Things feel different this time as we might be on the cusp of the first female actor being cast as the Doctor. As I write this, Jodie Whittaker is currently the favourite with the bookies (the same position Matt Smith and Peter Capaldi were on the day of their announcement) while she’s also on the cover of the Mail on Sunday as the likely new Doctor (a similar position to the one Bill Nighy was on the day Christopher Eccleston was announced). While she’s not first on my list of women I’d cast as the Doctor – I’m still holding out hope for Tatiana Maslany or Natalie Dormer – i do hope it is her, because she’s a far more interesting choice than any of the men who’ve been suggested this time around, all of whom can be described as Quirky White Blokes.
The problem for me is that all the various male names that are being put forward all reek of looking to the past. In the same way that when the new series was announced people were sure Alan Davies would be the new Doctor – ‘he’s got curly hair, just like Tom Baker!’ – we’re now being treated to a succession of pound shop Tennants and focus group picks of alternate Smiths being seriously proposed for the role, entirely missing the point that those two were complete departures from what has gone before.
One of the reasons I think there is a big change coming this time is the fact that Steven Moffat has chosen to end his era as showrunner with a visit back to the show’s first ever regeneration. The end of The Doctor Falls saw Peter Capaldi’s Twelfth Doctor protesting that he wasn’t going to change just as the TARDIS took him to Antarctica to encounter David Bradley (replacing William Hartnell)’s First Doctor complaining about the same thing as he headed back to the TARDIS having also just defeated the Mondasian Cybermen. It feels to me that one of themes of the Christmas special featuring the two is going to be each Doctor having to persuade the other to accept the necessity of major change, and while Moffat hasn’t been involved in planning what comes next, he has spoken about discussing next showrunner Chris Chibnall’s plans with him.

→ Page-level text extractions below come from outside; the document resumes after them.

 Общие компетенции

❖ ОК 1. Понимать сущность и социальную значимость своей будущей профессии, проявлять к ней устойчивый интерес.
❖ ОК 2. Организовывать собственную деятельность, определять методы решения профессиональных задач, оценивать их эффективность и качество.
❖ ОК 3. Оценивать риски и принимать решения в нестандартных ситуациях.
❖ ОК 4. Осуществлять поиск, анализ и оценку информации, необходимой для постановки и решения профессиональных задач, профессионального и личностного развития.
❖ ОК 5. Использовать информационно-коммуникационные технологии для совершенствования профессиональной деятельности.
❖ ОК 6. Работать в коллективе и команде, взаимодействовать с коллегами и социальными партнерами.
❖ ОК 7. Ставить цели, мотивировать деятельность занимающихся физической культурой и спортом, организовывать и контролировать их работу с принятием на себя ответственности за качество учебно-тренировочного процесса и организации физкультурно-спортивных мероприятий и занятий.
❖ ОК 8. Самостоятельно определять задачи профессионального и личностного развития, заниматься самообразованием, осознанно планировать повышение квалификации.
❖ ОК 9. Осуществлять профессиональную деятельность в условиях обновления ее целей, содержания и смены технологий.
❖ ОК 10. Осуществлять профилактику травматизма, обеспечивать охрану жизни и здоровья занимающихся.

The important thing about that first regeneration from Hartnell to Patrick Troughton is that it was an idea the production team stumbled upon in order to keep the series going when Hartnell’s health meant he had to leave. They’d discussed simply recasting the role, or doing the change quickly in a story where the Doctor would find his face had been changed by a bad guy, but the initial thought was to replace Hartnell with someone similar. It was only after many discussions that they hit on the idea of ‘renewing’ the Doctor (‘regeneration’ didn’t come around as a term till the 70s) into a completely different form and bringing in Troughton, who’d play the Doctor completely differently from Hartnell. That set the tone for all the changes to come, where the Doctor would change radically (often also marking a change in the team behind the scenes) and not just become a new take on an old version.

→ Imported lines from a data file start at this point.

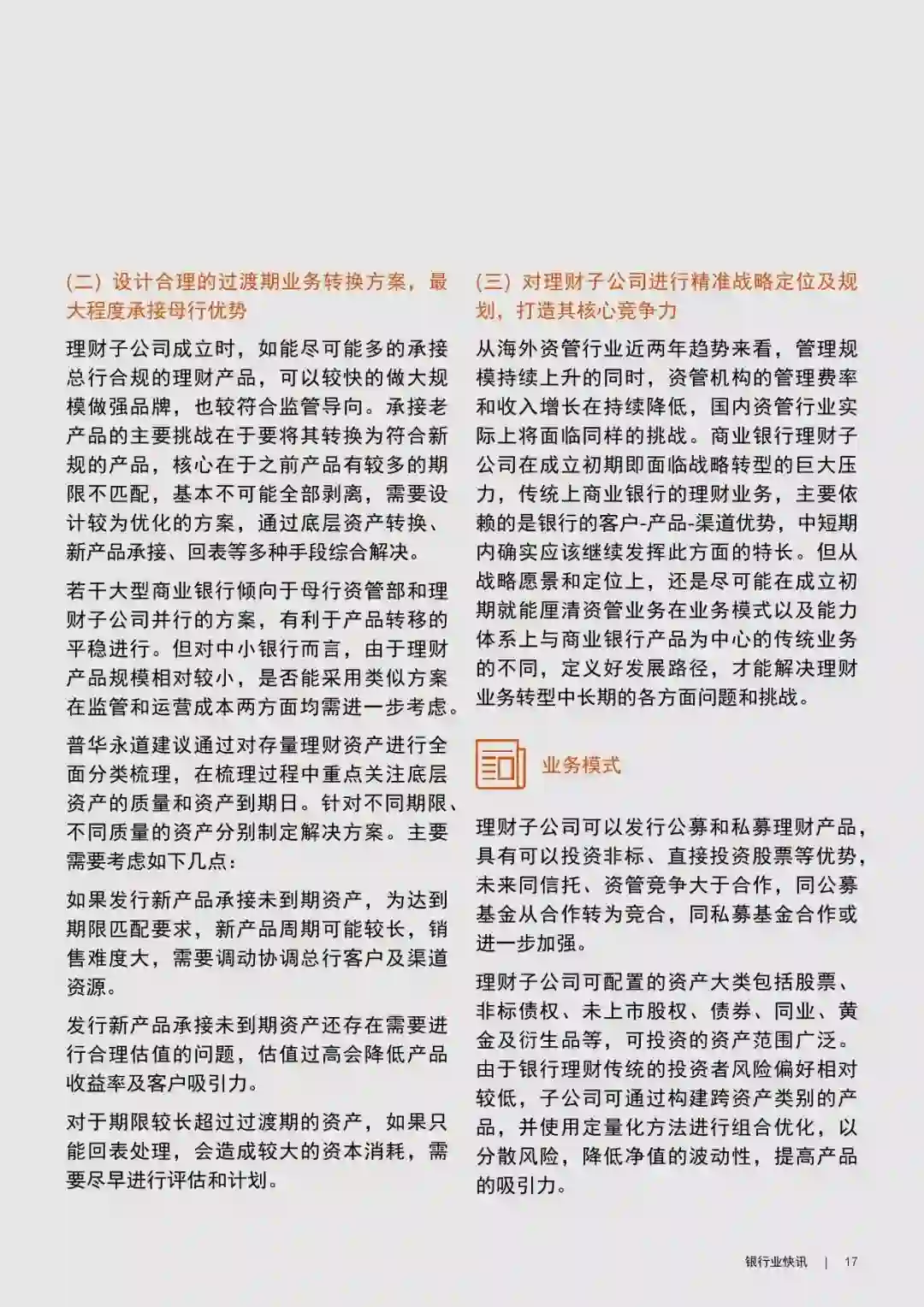 (二) 设计合理的过渡期业务转换方案，最大程度承接母行优势

理财子公司成立时，如能尽可能多的承接总行合规的理财产品，可以较快的做大规模做强品牌，也较符合监管导向。承接老产品的主要挑战在于要将其转换为符合新规的产品，核心在于之前产品有较多的期限不匹配，基本不可能全部剥离，需要设计较为优化的方案，通过底层资产转换、新产品承接、回表等多种手段综合解决。

若干大型商业银行倾向于母行资管部和理财子公司并行的方案，有利于产品转移的平稳进行。但对中小银行而言，由于理财产品规模相对较小，是否能采用类似方案在监管和运营成本两方面均需进一步考虑。

普华永道建议通过对存量理财资产进行全面分类梳理，在梳理过程中重点关注底层资产的质量和资产到期日。针对不同期限、不同质量的资产分别制定解决方案。主要需要考虑如下几点：

如果发行新产品承接未到期资产，为达到期限匹配要求，新产品周期可能较长，销售难度大，需要调动协调总行客户及渠道资源。

发行新产品承接未到期资产还存在需要进行合理估值的问题，估值过高会降低产品收益率及客户吸引力。

对于期限较长超过过渡期的资产，如果只能回表处理，会造成较大的资本消耗，需要尽早进行评估和计划。

(三) 对理财子公司进行精准战略定位及规划，打造其核心竞争力

从海外资管行业近两年趋势来看，管理规模持续上升的同时，资管机构的管理费率和收入增长在持续降低，国内资管行业实际上将面临同样的挑战。商业银行理财子公司在成立初期即面临战略转型的巨大压力，传统上商业银行的理财业务，主要依赖的是银行的客户-产品-渠道优势，中短期内确实应该继续发挥此方面的特长。但从战略愿景和定位上，还是尽可能在成立初期就能厘清资管业务在业务模式以及能力体系上与商业银行产品为中心的传统业务的不同，定义好发展路径，才能解决理财业务转型中长期的各方面问题和挑战。

业务模式

理财子公司可以发行公募和私募理财产品，具有可以投资非标、直接投资股票等优势，未来同信托、资管竞争大于合作，同公募基金从合作转为竞合，同私募基金合作或进一步加强。

理财子公司可配置的资产大类包括股票、非标债权、未上市股权、债券、同业、黄金及衍生品等，可投资的资产范围广泛。由于银行理财传统的投资者风险偏好相对较低，子公司可通过构建跨资产类别的产品，并使用定量化方法进行组合优化，以分散风险，降低净值的波动性，提高产品的吸引力。

银行业快讯 | 17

Chibnall’s era on the series has been spoken of as being a relaunch with a new direction, just like MOffat’s was in 2010 and Russell T Davies’ was in 2005. The announcement this afternoon is the first statement of intent for the new era of the show and the first and best chance to grab the public’s attention and build their anticipation for it. One of the important things about Eccleston’s announcement as the new Doctor back in 2004 was that it told people this wasn’t going to be the Doctor Who of nostalgic folk memory, but something new, different and worth paying attention to. If this afternoon’s announcement is yet another quirky white bloke picking up the TARDIS key, then it’s saying that if you didn’t watch the series before, it’s not going to be much different in the future, so don’t bother. If it is Whittaker, or someone else similarly unexpected and different, then it will make people pay attention and want to know more about what’s coming next. Like Hartnell becoming Troughton in 1966, it’s saying that this is a series where you don’t know what you’re going to end up with when you tune in, rather than one that’s wearing a bit thin and content to plough the same old furrow until it dwindles away from your screen.